Philadelphia captain Mike Richards is one of five Flyers facing offseason surgery, a list that could swell to as many as eight depending on medical reports that come in over the next few days.

Flyers General Manager Paul Holmgren told reporters Tuesday that Richards played the 2010-11 season with torn ligaments in his wrist.

"Mike's dealt with this wrist injury since training camp," Holmgren said. "It hasn't kept him out of the lineup, but I think it has affected him in his play. It's affected his performance in the faceoff circle and I think it affected his shot."

After posting a career-best 31 goals last season and leading the Flyers to the Stanley Cup Final, Richards slumped this season to just 23, and his success in the faceoff circle slipped from 50.7 percent last season to 49.8 percent this season, and 41.8 percent in the playoffs. In the second round against the Bruins, he won just 20 of 54 draws (37.0 percent) in four games.

Some of Richards' play also could be chalked up to fatigue. He played 81 games this season -- he missed one game due to the flu -- and counting the last two regular seasons and playoffs, plus the 2010 Winter Olympics, Richards played a League-high 204 games. Only teammate Kimmo Timonen and Chicago Blackhawks defenseman Duncan Keith were over 200 in that timeframe.

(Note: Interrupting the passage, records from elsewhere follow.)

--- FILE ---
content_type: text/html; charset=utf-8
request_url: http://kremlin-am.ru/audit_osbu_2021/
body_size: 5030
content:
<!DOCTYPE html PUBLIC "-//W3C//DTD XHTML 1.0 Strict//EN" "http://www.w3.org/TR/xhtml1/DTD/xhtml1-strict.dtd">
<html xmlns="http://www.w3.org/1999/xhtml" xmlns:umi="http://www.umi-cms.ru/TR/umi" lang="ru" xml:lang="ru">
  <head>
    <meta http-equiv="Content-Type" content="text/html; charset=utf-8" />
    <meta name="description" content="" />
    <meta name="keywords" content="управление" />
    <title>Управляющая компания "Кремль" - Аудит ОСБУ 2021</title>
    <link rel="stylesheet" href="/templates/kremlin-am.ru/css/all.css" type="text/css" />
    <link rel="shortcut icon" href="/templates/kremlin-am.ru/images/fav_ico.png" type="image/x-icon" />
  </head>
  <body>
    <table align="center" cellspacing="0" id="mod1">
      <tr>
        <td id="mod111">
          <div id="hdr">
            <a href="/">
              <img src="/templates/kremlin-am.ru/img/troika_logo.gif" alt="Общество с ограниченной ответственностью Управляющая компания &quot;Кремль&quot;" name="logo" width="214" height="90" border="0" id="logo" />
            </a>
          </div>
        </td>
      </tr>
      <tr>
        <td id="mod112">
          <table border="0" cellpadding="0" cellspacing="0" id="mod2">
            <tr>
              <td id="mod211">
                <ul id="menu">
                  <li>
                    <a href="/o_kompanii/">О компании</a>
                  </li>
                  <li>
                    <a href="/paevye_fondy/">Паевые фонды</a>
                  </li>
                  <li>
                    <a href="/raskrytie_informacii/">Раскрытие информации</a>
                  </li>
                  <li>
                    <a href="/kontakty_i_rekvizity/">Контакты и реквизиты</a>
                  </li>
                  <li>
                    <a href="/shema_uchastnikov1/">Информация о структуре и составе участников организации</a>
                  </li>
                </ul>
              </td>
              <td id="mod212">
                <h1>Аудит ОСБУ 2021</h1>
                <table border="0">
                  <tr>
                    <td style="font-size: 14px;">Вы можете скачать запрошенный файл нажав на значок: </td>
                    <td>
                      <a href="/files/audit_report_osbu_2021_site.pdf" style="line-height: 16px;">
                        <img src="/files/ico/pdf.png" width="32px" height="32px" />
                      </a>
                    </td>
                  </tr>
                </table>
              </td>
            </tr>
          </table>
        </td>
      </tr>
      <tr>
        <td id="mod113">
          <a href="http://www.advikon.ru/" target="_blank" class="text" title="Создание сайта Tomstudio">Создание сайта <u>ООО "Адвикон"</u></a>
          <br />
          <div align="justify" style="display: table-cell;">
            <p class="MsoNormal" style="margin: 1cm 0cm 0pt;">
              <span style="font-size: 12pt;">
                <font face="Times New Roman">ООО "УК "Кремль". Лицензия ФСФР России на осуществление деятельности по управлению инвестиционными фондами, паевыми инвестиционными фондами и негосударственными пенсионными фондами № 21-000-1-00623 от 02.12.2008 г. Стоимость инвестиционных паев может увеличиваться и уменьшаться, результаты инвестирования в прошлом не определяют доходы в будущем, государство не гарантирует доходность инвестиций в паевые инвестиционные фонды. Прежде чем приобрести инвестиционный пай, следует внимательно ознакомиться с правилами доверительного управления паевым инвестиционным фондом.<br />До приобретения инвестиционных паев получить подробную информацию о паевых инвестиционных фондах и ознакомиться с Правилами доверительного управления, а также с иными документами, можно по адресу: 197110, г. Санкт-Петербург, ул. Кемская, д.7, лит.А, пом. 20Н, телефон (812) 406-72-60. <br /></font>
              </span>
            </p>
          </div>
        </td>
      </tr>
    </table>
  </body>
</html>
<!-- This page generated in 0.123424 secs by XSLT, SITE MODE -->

Holmgren added forwards Kris Versteeg (stomach muscle) and Blair Betts (finger), defenseman Andrej Meszaros (wrist) and goaltender Michael Leighton (hip) also will have surgeries in the coming weeks.

In addition, forwards Jeff Carter and Scott Hartnell will meet with doctors regarding possible hip surgeries, and Holmgren said he hopes to know soon whether defenseman Chris Pronger will need back surgery. Pronger is dealing with either a herniated or bulging disc in his lower back, which Holmgren said had caused "some diminished leg strength." The latest injury forced him out of the final three games of the conference semifinal against the Boston Bruins.

Holmgren said nothing about Pronger's health has him worried about the 36-year-old defenseman missing time next season.

"We'll get to the bottom of this eventually," Holmgren said, "but none of the information I have so far has been cause for concern for next year."

If Pronger does need surgery, it will be his fourth procedure in the last 10 months -- he had operations on his right knee in August, his right foot in January and his right hand in March. He was limited to just 50 regular-season games, the fewest since 2002-03, when knee and wrist surgeries limited him to five games with the St. Louis Blues.

Pronger also played just three playoff games, totaling 1 assist, a minus-3 rating and four penalty minutes.